→ **Work item**
When you have gone through the records, report how many lines include "Black", giving the number and nothing more.

→ **Material for the task**
--- START ---

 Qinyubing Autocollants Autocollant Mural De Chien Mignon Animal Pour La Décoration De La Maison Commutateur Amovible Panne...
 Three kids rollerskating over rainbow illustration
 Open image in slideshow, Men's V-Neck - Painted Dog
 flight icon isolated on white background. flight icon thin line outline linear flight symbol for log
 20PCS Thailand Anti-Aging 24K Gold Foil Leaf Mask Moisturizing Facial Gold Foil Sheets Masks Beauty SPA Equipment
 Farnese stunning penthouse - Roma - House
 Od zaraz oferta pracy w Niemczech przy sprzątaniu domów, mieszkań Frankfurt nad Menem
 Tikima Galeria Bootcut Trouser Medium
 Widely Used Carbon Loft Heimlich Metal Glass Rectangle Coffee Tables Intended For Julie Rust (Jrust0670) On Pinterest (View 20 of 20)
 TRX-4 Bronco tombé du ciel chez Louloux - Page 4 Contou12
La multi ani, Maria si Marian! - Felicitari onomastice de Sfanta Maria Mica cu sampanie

--- END ---
--- START ---

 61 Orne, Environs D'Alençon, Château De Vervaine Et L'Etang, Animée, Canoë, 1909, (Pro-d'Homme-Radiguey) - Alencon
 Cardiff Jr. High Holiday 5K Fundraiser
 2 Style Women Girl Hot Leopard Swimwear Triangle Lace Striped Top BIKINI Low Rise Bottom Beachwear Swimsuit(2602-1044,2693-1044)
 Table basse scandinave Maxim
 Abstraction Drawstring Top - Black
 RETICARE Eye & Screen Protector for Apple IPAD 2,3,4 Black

--- END ---
--- START ---

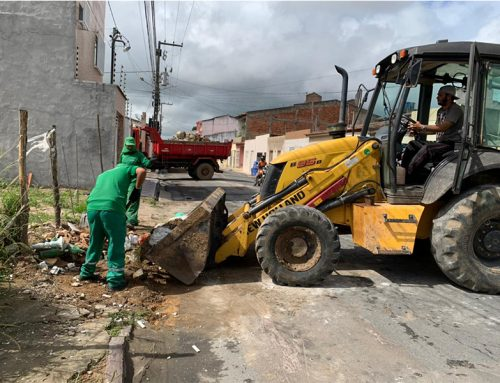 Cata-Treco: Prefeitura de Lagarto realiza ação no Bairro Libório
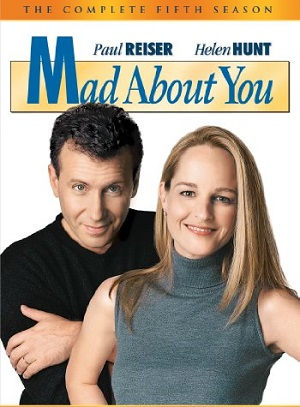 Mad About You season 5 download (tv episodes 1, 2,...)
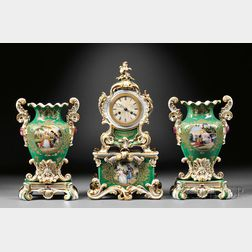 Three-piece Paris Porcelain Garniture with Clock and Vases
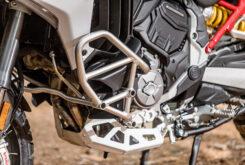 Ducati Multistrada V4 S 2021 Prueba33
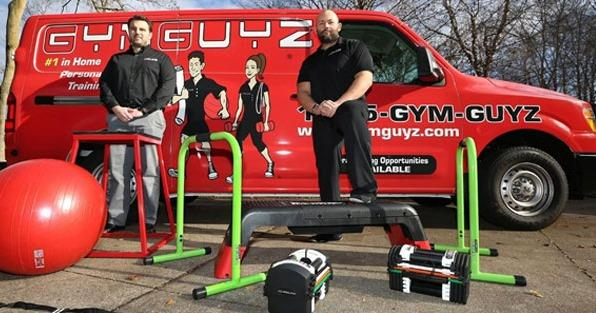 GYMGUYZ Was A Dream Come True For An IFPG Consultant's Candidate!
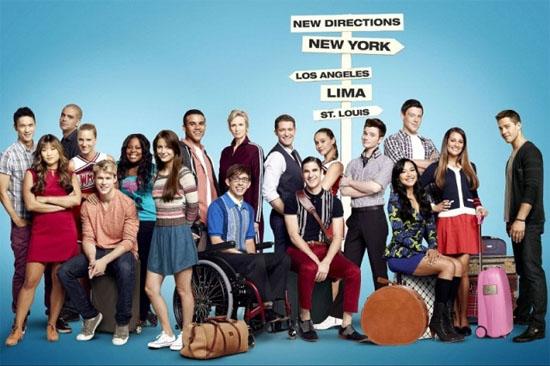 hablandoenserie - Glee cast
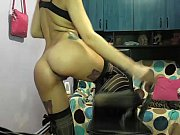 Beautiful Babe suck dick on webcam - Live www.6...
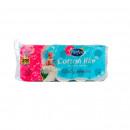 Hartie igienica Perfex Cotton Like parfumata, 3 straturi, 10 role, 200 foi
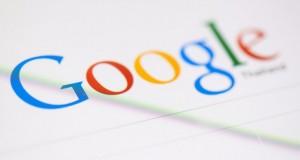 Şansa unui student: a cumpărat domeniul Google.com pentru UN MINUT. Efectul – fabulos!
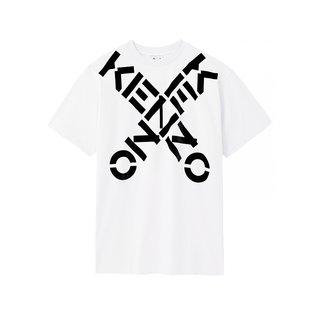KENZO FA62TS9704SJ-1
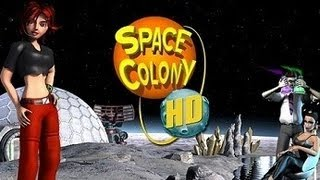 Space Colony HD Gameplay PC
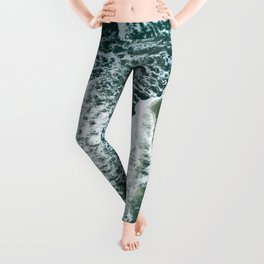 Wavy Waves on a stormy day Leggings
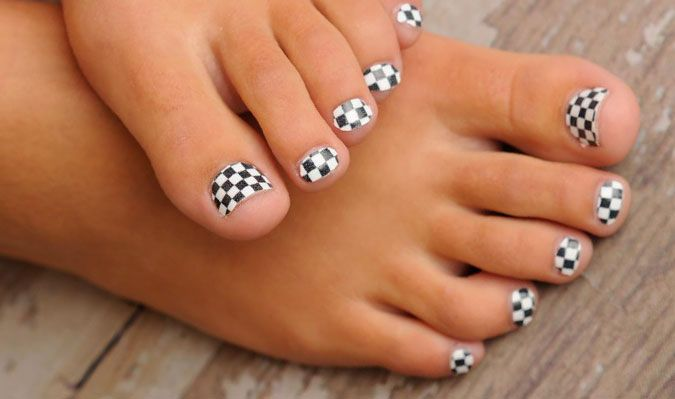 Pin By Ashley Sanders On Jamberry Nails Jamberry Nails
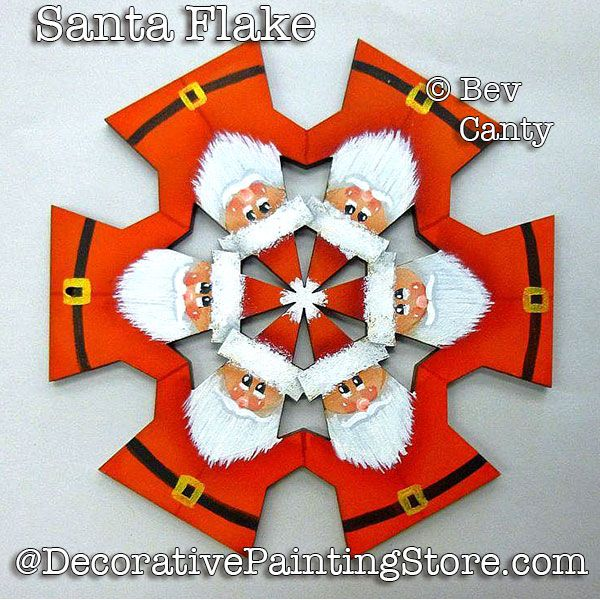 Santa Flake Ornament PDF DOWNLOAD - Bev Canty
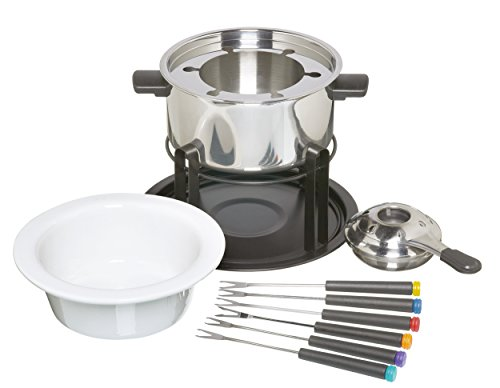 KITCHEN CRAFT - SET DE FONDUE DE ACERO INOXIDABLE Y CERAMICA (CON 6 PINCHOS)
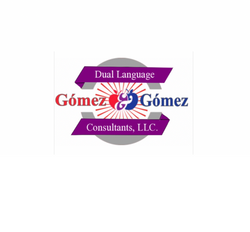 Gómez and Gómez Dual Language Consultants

--- END ---

→ **Answer to the problem**
2